> Tarefas a cumprir:
- A) Na notícia sobre Joaquim Levy e o BNDES, quanto tempo durou a gestão de Levy no banco?
- B) Escreva a continuação da notícia sobre Joaquim Levy e o BNDES a partir da última frase apresentada.

++++ Texto da página ++++

Economia

Guedes brigou por Levy, mas depois não o queria mais à frente do BNDES

Os seis meses da gestão de Levy no banco foram marcados por atritos com o governo e funcionários

Paulo Guedes: ministro do Economia chegou a conversar em particular com presidente Bolsonaro sobre indicação de Levy para o BNDES (André Coelho/Bloomberg)

Paulo Guedes: ministro do Economia chegou a conversar em particular com presidente Bolsonaro sobre indicação de Levy para o BNDES (André Coelho/Bloomberg)

EC

Estadão Conteúdo

Publicado em 17 de junho de 2019 às 07h28.

Brasília — A escolha de Joaquim Levy para a presidência do Banco Nacional de Desenvolvimento Econômico e Social (BNDES) - da qual pediu demissão neste domingo, 16, após ameaça pública - teve vício de origem. O presidente Jair Bolsonaro e três dos seus auxiliares mais próximos na formação da equipe de governo cobraram explicações do então futuro ministro da Economia, Paulo Guedes, assim que o nome do ex-ministro da Fazenda de Dilma Rousseff e ex-secretário de Fazenda de Sérgio Cabral começou a aparecer no noticiário para a presidência do banco de fomento.

++++ Lista de entradas ++++

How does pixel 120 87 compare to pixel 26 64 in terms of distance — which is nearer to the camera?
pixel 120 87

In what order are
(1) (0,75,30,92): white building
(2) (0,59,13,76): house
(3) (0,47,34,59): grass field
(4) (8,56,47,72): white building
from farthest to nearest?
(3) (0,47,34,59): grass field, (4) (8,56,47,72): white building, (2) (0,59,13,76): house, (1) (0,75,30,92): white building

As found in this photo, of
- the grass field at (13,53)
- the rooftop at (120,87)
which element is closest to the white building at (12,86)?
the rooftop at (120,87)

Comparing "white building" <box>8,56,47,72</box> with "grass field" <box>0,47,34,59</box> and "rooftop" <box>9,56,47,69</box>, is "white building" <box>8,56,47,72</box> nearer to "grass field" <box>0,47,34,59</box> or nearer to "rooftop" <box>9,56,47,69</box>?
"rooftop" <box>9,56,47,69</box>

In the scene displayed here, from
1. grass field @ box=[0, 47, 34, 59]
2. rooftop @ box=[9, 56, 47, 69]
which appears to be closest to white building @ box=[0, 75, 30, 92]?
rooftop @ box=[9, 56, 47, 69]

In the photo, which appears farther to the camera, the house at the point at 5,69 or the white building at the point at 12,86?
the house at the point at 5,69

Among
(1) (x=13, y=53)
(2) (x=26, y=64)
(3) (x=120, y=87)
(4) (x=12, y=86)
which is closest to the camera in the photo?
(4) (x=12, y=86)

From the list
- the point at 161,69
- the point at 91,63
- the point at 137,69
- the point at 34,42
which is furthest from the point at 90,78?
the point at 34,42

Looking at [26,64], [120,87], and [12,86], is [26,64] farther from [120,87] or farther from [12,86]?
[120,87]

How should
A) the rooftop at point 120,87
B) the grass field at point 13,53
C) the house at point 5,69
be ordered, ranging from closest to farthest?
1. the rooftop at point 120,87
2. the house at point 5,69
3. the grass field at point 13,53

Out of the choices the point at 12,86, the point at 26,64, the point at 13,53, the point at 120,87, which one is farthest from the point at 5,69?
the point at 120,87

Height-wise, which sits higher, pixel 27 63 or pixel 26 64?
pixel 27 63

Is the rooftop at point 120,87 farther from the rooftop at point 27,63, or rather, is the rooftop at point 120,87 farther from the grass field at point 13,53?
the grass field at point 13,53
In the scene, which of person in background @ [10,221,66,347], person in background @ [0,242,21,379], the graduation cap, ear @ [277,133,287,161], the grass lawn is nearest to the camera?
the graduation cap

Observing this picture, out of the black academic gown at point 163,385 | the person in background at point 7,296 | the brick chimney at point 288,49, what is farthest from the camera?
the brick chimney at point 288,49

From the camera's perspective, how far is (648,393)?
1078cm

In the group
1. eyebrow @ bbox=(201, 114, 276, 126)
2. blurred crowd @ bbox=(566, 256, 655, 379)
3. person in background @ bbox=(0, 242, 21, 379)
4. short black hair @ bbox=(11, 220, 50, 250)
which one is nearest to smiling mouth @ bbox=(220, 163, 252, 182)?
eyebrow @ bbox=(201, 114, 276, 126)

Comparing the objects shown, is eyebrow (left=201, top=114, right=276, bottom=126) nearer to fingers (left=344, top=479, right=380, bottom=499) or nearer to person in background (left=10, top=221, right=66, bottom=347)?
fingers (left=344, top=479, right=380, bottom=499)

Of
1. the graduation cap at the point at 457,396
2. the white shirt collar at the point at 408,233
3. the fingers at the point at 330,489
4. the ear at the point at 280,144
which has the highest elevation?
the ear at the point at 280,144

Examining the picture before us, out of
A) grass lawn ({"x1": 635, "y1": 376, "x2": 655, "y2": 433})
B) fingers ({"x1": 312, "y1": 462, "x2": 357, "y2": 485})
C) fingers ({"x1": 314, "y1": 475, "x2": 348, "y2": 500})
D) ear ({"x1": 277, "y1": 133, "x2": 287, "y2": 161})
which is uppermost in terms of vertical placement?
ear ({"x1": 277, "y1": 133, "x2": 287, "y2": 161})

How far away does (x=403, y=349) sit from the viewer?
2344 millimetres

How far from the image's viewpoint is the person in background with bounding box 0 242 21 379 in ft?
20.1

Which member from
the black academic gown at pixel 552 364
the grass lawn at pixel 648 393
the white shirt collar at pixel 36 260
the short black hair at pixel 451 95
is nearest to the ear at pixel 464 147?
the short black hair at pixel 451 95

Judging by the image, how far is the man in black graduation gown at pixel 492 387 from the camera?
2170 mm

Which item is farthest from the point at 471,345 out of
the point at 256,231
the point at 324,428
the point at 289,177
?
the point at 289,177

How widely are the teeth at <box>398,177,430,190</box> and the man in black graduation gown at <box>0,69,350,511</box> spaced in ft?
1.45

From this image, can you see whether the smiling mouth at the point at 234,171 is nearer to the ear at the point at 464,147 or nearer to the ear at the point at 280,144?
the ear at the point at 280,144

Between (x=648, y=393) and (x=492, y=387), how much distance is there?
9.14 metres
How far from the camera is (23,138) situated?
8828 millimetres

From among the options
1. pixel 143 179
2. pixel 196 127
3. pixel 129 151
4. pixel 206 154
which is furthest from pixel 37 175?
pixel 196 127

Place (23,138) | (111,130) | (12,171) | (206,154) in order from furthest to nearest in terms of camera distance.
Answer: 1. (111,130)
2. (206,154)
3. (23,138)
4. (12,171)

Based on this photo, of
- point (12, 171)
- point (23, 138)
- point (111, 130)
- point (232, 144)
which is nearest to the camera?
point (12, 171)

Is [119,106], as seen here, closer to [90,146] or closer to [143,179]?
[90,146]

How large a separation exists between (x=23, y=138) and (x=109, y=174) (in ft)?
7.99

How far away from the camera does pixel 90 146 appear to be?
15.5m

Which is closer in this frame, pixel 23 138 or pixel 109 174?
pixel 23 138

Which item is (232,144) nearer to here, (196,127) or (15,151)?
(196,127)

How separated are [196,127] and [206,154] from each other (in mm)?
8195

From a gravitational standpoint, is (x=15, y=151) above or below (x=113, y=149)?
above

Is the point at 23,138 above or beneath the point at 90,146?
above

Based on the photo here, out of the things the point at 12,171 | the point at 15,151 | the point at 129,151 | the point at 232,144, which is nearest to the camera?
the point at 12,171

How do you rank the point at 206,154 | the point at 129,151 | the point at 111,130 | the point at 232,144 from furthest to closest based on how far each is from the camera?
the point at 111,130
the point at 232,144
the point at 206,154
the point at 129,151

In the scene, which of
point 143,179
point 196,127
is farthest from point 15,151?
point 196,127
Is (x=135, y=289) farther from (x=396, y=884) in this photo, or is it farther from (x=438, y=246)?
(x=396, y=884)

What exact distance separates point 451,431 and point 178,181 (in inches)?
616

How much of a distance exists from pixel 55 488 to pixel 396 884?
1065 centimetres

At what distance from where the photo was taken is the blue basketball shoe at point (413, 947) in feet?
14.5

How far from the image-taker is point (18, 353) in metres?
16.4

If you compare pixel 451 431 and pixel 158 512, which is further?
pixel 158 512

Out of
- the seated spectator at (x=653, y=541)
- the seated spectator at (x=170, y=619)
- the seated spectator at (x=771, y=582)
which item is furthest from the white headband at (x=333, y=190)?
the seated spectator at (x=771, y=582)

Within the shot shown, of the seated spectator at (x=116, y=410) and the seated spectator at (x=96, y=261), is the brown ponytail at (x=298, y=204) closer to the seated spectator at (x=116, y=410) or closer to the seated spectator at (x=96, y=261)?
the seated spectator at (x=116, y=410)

++++

> Resultados por tarefa:
- A) Seis meses.

- B)
Bolsonaro chamou Paulo Guedes para um conversa com esses auxiliares de confiança, contrários à indicação de Levy. "Estão dizendo que você escolheu o cara errado", foi logo dizendo o presidente eleito. Os seis meses da gestão de Levy no banco foram marcados por atritos com o governo e funcionários.

Uma das preocupações do presidente era com a participação do Levy no famoso jantar, que ficou conhecido como a "festa dos guardanapos", em Paris, quando Cabral foi condecorado pelo governo francês. A foto do jantar, que custou R$ 1,5 milhão, virou um símbolo da farra da corrupção.

Irritado, Guedes pediu uma conversa sozinho com Bolsonaro. Fez uma defesa forte do ex-ministro do governo do PT, um executivo com influência internacional. Diretor do Banco Mundial na época, com passagens em organismos internacionais e no setor financeiro, Levy poderia trazer dinheiro de fora do país para ajudar nos investimentos em infraestrutura que seriam necessários para impulsionar o crescimento da economia.

Guedes botou Levy no telefone com Bolsonaro, que explicou que já esteve a serviço do país em vários governos. Levy acabou sendo nomeando com a chancela de Guedes e Bolsonaro; na posse chegou a dizer que o ministro escolheu os nomes sem interferência política.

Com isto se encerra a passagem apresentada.